Compared to WebSockets, SSE is firewall-friendly, survives most proxies unchanged, and auto-reconnects in browsers. Compared to long-polling, SSE delivers events the instant they're produced server-side — no polling interval to tune.
03Opening a stream
import { Hypedata } from "@hypedata/sdk"; const hd = new Hypedata(); const stream = hd.stream({ urls: urlList, // up to 10,000 strings or objects render: true, proxy_type: "residential", country: "us", concurrency: 16, // 1..100 extract: { name: "string", price: "number" } }); for await (const ev of stream) { switch (ev.type) { case "page": await save(ev.data); break; case "error": console.warn(ev.url, ev.code); break; case "progress": console.log(`${ev.done}/${ev.total}`); break; case "end": console.log("done"); break; } }
async with hd.stream( urls=url_list, render=True, proxy_type="residential", country="us", concurrency=16, extract={"name": "string", "price": "number"}, ) as stream: async for ev in stream: if ev.type == "page": await save(ev.data) elif ev.type == "error": log.warning("failed", url=ev.url, code=ev.code)
curl -N -X POST https://api.hypedata.io/v1/stream \ -H "Authorization: Bearer $HYPEDATA_API_KEY" \ -H "Content-Type: application/json" \ -H "Accept: text/event-stream" \ --data-binary @batch.json
04Event types
The server emits one of five event types per chunk. The event: line on the wire matches the type field in SDK objects.
page
One successful fetch. Payload is the same envelope as /v1/scrape.
event: page
id: 0042
data: {"url":"https://…","http_status":200,"data":{"name":"Alpha","price":219},"meta":{...}}error
A URL that exhausted retries. Includes code, http_status (if any), and the original url.
progress
Emitted every 250 ms or every 50 URLs (whichever comes first). Contains done, errored, queued, total, and credits_used.
warning
Non-fatal advisories, e.g. {"code":"low_credits","balance":1234}. Won't terminate the stream.
end
Final event. The connection closes immediately after. Includes summary counts and trace_id.
05Backpressure
If your consumer pauses reading the SSE stream (TCP-level), Hypedata pauses scheduling new fetches against the upstream once the in-flight buffer fills. This means a slow database, a paused debugger, or a flaky downstream API will gracefully throttle the pipeline rather than burn credits.
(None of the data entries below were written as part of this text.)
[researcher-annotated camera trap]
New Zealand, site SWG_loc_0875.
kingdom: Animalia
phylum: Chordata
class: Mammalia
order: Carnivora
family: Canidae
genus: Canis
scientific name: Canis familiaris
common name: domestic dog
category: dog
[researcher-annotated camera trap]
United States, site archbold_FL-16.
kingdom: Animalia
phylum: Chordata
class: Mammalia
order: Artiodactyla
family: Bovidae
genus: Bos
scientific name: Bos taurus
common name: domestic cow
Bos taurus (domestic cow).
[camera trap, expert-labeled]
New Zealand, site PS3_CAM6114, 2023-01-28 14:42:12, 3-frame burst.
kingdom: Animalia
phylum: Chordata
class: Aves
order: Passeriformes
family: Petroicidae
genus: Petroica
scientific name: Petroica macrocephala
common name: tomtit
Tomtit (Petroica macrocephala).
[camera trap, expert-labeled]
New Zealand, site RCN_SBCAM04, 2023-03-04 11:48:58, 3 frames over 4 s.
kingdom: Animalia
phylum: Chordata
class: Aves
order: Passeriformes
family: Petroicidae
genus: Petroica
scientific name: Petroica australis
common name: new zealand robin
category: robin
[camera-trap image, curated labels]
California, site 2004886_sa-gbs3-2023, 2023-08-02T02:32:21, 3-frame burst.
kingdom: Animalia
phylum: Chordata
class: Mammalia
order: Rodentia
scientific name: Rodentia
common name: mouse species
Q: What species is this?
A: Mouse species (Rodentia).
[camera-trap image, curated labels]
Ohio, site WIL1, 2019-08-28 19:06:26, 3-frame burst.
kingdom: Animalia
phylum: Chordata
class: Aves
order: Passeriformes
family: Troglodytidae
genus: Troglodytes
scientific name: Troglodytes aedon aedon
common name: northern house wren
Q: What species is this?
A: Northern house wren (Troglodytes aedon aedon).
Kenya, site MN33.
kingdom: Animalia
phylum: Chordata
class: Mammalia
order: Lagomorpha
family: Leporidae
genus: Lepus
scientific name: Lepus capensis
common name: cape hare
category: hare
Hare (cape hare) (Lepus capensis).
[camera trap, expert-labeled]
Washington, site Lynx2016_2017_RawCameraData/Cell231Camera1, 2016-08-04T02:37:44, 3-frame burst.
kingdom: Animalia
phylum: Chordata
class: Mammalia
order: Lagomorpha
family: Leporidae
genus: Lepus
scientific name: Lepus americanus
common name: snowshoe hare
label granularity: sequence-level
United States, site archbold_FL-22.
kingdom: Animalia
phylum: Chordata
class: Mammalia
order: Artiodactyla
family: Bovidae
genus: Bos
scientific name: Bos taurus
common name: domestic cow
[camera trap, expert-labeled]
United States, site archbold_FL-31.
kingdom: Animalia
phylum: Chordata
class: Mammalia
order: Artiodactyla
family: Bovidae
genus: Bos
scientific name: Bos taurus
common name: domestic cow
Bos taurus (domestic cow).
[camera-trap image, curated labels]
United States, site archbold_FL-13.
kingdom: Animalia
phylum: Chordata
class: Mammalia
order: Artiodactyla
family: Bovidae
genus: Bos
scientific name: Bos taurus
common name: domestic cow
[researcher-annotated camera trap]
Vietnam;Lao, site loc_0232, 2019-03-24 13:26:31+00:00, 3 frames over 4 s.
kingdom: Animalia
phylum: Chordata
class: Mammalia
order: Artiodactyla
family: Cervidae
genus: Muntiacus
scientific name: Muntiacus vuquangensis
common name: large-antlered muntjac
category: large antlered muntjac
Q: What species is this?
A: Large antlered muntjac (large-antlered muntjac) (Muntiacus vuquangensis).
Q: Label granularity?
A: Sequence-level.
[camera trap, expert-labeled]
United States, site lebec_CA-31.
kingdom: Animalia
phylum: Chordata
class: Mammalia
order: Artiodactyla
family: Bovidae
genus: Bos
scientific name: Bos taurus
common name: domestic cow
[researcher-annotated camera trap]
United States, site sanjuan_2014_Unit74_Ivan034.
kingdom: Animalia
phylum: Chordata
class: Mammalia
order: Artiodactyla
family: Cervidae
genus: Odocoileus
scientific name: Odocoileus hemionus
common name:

Use concurrency to cap parallelism per stream — your plan also has a global ceiling enumerated on Rate limits.
06Resuming a dropped stream
SSE includes a built-in resume mechanism. When a connection drops, reconnect with the Last-Event-ID header set to the highest id: you received. Hypedata will skip URLs you've already been told about and continue.
curl -N -X POST https://api.hypedata.io/v1/stream/$STREAM_ID \ -H "Authorization: Bearer $HYPEDATA_API_KEY" \ -H "Last-Event-ID: 4271"
Streams remain resumable for 15 minutes after disconnect. After that, completed-but-undelivered results are still retrievable from the dashboard or via the Jobs API using the stream's job_id.
07SDK helpers
All official SDKs expose an async iterator over events. Node and Python additionally include collect() helpers that buffer the entire stream into an array — useful for small batches where you'd rather treat the call as synchronous.
// Node — collect into an array const results = await hd.stream({ urls, render: true }).collect();
08Limits
- URLs per stream: 10,000.
- Concurrent connections per workspace: Free 2 · Pro 8 · Scale 32 · Enterprise unlimited.
- Concurrency per stream: 100.
- Max wall time: 6 hours.
- Max payload size per event: 25 MB (same as Scrape API).